To do -
(A) In the forum thread, how many years would the husband's further study take?
(B) Please rewrite the forum thread from the words "Before the age" through "at that time.", replacing "granny" with "grandmother".

Text under study -
# Where are we going, Dad?



## Guoazalea (Dec 14, 2013)

“Where Are We Going? Dad” is a television show that has recently become very popular in China. It invites five male celebrities from different fields and their children to spend quality time together in new environments while accomplishing various survival tasks. My 7 year old daughter likes it very much partly because of the absence of her father all these years. 
Before the age of three, my daughter was taken care of by her granny and both my husband and I were studying in another province. I suffered a lot from the departure time with my honey daughter and I cherished every moment with my little darling during every vocation. On the occasion of departure, my kid would hug my leg and pleaded:"Mommy, would you please stay for two more days with me?" Followed, unspeakable pain bit my heart. My husband and I finally graduated and worked as teacher in the same college. My long awaited family reunion was fulfilled at last. Our daughter was then with us and my life was full of joy and I felt so much contented at that time. 
However, the sweet joy of of reunion didn't last long. Two months later my husband made up his mind to pursue further study and a higher degree, which would take him 4 years. Now three years have passed and during these years, I have been physically able to work and look after my daughter all by myself, yet I find that I am mentally exhausted most of the time. My husband always keeps himself busying and we seldom have time to talk with each other. Apparently, my daughter wants to feel loved and cared for by her daddy although they seldom stay together. She burst into tears every time when her daddy leaves her to go to school. Without her daddy being present, my daughter has less fun in her life and she is not bold enough in public place. 
My husband and I have married for almost ten years, but most of the time we are separated. My suffering left me sad and gloomy and I have become moody. During day time, I have to prepare for lessons, give lectures, and do all the housework. I am losing my patience when I help my daughter with her daily homework at night. I sometimes shout at her and blame her for her poor performance. Every time after my bad parenting habits I feel so guilty but I just cannot stop because I really feel helpless. My husband has completed his dissertation defense and I am thinking about divorce.


----------



## minebeloved (Nov 7, 2013)

Is he living in another place? Is there no way for him to work so you can spend more time with you daughter? Have you thought about homeschooling her, for sometime, so you both can bond better?


----------



## Guoazalea (Dec 14, 2013)

Thanks for you help! He is in another province and he will soon finish his study.The problem is that I kind of get tied of him with all these years departure, but I can feel my daughter's pain when I told her that I want to leave her daddy. She even drew a wedding ceremony picture to express her feeling. I don't want to hurt my daughter but I cannot snap out of the current depression.


----------

Provided data -
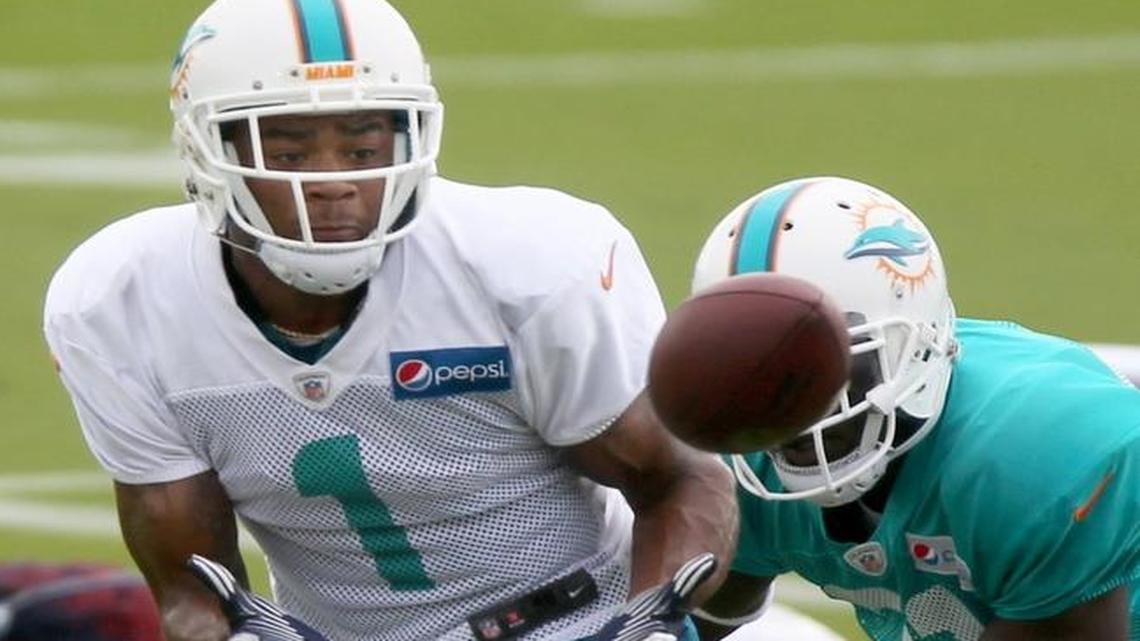 Christion Jones catches a pass during Dolphins training camp last summer.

Answers in order -
(A) 4 years

(B)
Before the age of three, my daughter was taken care of by her grandmother and both my husband and I were studying in another province. I suffered a lot from the departure time with my honey daughter and I cherished every moment with my little darling during every vocation. On the occasion of departure, my kid would hug my leg and pleaded:"Mommy, would you please stay for two more days with me?" Followed, unspeakable pain bit my heart. My husband and I finally graduated and worked as teacher in the same college. My long awaited family reunion was fulfilled at last. Our daughter was then with us and my life was full of joy and I felt so much contented at that time.